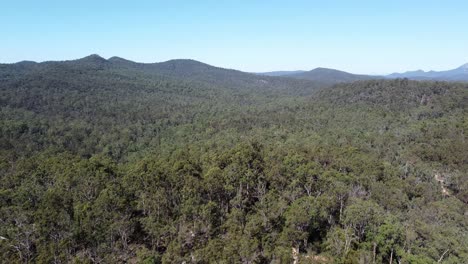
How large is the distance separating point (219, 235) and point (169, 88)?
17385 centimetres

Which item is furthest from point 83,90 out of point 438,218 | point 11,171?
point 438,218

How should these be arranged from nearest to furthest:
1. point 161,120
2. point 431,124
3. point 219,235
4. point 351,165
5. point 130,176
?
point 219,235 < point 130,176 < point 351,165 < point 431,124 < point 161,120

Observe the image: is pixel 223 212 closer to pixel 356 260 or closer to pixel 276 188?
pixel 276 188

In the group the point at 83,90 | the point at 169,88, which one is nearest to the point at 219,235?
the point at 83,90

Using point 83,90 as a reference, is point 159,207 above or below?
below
--
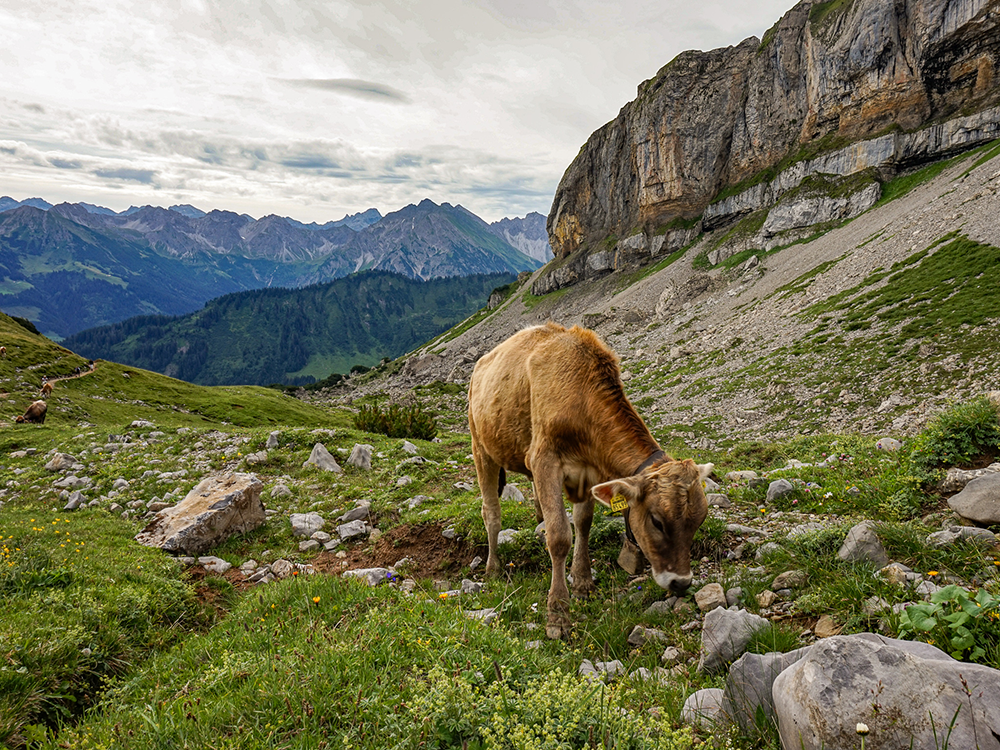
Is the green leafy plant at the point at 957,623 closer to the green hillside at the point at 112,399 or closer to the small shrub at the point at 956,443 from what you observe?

Required work:
Lay out the lines of the records from the line with "How large is" to the line with "point 219,235 <", both included, as a JSON list of strings with one string per line. Leave out blank lines.

Reply to the task:
[
  "How large is the distance separating point (219, 235) and point (169, 88)?",
  "17385 centimetres",
  "Which item is furthest from point 83,90 out of point 438,218 | point 11,171?",
  "point 438,218",
  "How should these be arranged from nearest to furthest:",
  "1. point 161,120",
  "2. point 431,124",
  "3. point 219,235",
  "4. point 351,165",
  "5. point 130,176",
  "?",
  "point 219,235 < point 130,176 < point 351,165 < point 431,124 < point 161,120"
]